In this "tutorial", in the end, they say exponential asymptotic notation is $2^{O(n)} $.
Is $2^{O(n)} $ the same thing as $O(2^n)$? Is there any reason to notate it that way?
According to one of the answers, they are different. But then according to the "tutorial", $O(f(n))$ is a set. So how is the expression $2^{O(n)} $ meaningful?
(Specifically they define $O(f(n)) = \{ g(n) :$ exists $c \gt 0 $ and $n_0 \gt 0 $ such that $f(n) \leq c*g(n)$ for all $n \gt n_0$).
A function $f:\mathbb N\to\mathbb R$ is $2^{O(n)}$ if and only if there is a constant $C$ such that for all $n$ large enough we have $f(n)\le 2^{Cn}$.

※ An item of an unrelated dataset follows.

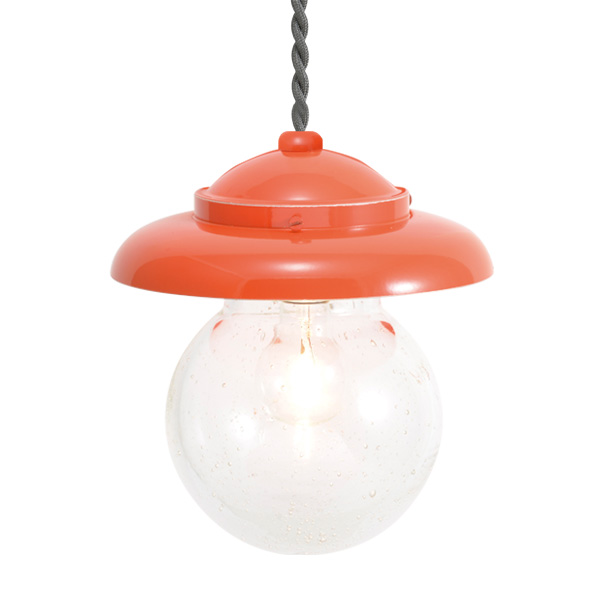 ゴーリキアイランド 真鍮 ペンダントライト(泡入りガラス&普通球)PW1771 BU オレンジ【 アンティーク ブラス 雑貨】 [750437]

We can think of the $O$ notation as decribing a family of functions. So, $2^{O(n)}$ would be the family of functions satisfying the requirements just indicated.
In contrast, a function $f$ is $O(2^n)$ if and only if there is a constant $K$ such that for all $n$ large enough we have $f(n)\le K 2^n$.
It should be clear that $O(2^n)\subset 2^{O(n)}$, that is, any function that is $O(2^n)$ is also $2^{O(n)}$. The converse fails, however: consider $f(n)=2^{2n}$.